La 7ᵉ réunion de pilotage du projet de lutte contre la malnutrition chronique qui s’est tenue jeudi 12 mars à l’hôtel Kapi-b, à Kananga, Mamie Rose Kamueka Kabuamba Ministre Provinciale de la santé publique hygiène et prévoyance sociale restitue leur mission.
En présence du vice-gouverneur Job Kuyindama Kandende et des partenaires techniques et financiers notamment le Programme Alimentaire Mondial (PAM), l’UNICEF et le bailleur KOICA, selon les détails fournis par le confrère journaliste Fiston Bandekele de l’horizon 7.net, cette session a permis de faire le point sur l’état d’avancement de la mission d’évaluation menée dans les zones de santé de Luiza et Luambo.

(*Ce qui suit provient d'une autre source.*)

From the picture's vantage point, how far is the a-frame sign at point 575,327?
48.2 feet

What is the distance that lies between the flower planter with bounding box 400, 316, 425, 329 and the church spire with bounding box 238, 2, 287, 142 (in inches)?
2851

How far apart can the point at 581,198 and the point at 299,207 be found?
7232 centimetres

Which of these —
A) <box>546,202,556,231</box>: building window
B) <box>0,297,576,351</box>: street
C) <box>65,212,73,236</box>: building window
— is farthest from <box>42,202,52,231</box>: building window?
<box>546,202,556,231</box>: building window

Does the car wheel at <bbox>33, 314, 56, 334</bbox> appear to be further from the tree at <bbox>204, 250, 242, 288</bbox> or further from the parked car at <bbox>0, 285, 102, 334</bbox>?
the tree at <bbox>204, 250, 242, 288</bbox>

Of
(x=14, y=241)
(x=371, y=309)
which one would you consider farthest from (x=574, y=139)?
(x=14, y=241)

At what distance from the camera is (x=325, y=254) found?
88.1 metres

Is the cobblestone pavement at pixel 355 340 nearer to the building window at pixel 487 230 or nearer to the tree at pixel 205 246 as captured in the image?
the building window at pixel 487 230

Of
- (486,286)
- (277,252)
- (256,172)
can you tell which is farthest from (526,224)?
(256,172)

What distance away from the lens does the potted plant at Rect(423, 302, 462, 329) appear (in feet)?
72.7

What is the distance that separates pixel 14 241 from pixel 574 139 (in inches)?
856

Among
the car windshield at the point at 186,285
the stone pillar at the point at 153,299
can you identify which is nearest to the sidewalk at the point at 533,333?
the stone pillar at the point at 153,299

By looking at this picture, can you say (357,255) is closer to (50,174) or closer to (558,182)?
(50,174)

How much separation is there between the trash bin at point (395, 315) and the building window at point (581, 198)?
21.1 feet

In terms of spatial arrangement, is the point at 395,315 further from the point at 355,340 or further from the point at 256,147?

L’objectif principal de cette mission de 72 heures était de mesurer les progrès réalisés, d’identifier les obstacles rencontrés sur le terrain et de définir les priorités pour la poursuite des activités dans les mois à venir. La ministre Kamueka a rappelé que la malnutrition chronique n’est pas une pathologie traitable uniquement par des médicaments, mais qu’elle nécessite une approche globale ciblant les mille premiers jours de la vie de l’enfant, période cruciale pour son développement. Le projet s’appuie ainsi sur trois axes fondamentaux : la nutrition spécifique, la communication sociale pour encourager des comportements alimentaires adaptés, ainsi que la promotion de l’agriculture familiale et du petit élevage.
Des résultats concrets au bénéfice des communautés
Les conclusions de la mission montrent une appropriation progressive du projet par les populations locales. L’introduction des champs familiaux et des activités de petit élevage a favorisé une baisse notable des prix des denrées alimentaires sur les marchés locaux, avec près de 5 000 ménages engagés dans ces initiatives. Parallèlement, les campagnes de sensibilisation ont contribué à améliorer les pratiques nutritionnelles et sanitaires, renforçant l’impact global de l’intervention.
Sur le plan infrastructurel, plusieurs formations sanitaires ont été équipées de panneaux solaires, notamment dans la zone de santé de Luambo, améliorant ainsi la qualité des soins offerts. L’appui matériel comprend aussi la distribution d’équipements agricoles, comme une soixantaine de vélos pour faciliter les déplacements des agents de terrain, ainsi que l’introduction de lapins mâles et femelles pour encourager le petit élevage et enrichir l’alimentation en protéines animales.
Progrès mesurables sur la santé infantile
Ces efforts conjoints ont permis une diminution significative de la mortalité infantile chez les enfants de moins de cinq ans dans les zones ciblées. Autre avancée majeure : les zones de Luiza et Masuika, auparavant classées en situation d’urgence nutritionnelle, ne figurent plus parmi les régions à haute surveillance, signe d’une amélioration tangible de la situation.
Points de vigilance et recommandations
Malgré ces résultats encourageants, plusieurs défis restent à relever. Depuis décembre 2025, une rupture d’approvisionnement en intrants nutritionnels a été constatée, conséquence de la fin du contrat avec l’UNICEF. Une nouvelle phase de contractualisation est attendue en mars pour garantir la continuité du programme. La ministre a également souligné la nécessité d’une meilleure coordination entre les acteurs du projet et les services étatiques, suggérant la mise en place de réunions mensuelles de suivi.
Un retard de 17 % dans la construction de forages et systèmes d’adduction d’eau a également été relevé, impactant l’accès à l’eau potable dans certaines aires de santé. Ce point reste une priorité pour assurer un environnement sain et durable aux populations.
Perspectives d’extension et renforcement de l’engagement communautaire
Au-delà de la consolidation des acquis, les partenaires envisagent d’étendre les interventions à d’autres zones de santé, avec un accent particulier sur l’implication des associations féminines dans la mise en œuvre et la sensibilisation communautaire. La mobilisation du gouvernement provincial, vivement saluée, constitue un atout majeur pour la pérennisation des actions entreprises.
Grosso modo, le projet de lutte contre la malnutrition chronique dans le Kasaï Central affiche des progrès significatifs tout en invitant à maintenir l’effort collectif pour répondre aux défis persistants. Cette dynamique positive illustre la nécessité d’un engagement continu pour garantir un avenir meilleur aux enfants congolais.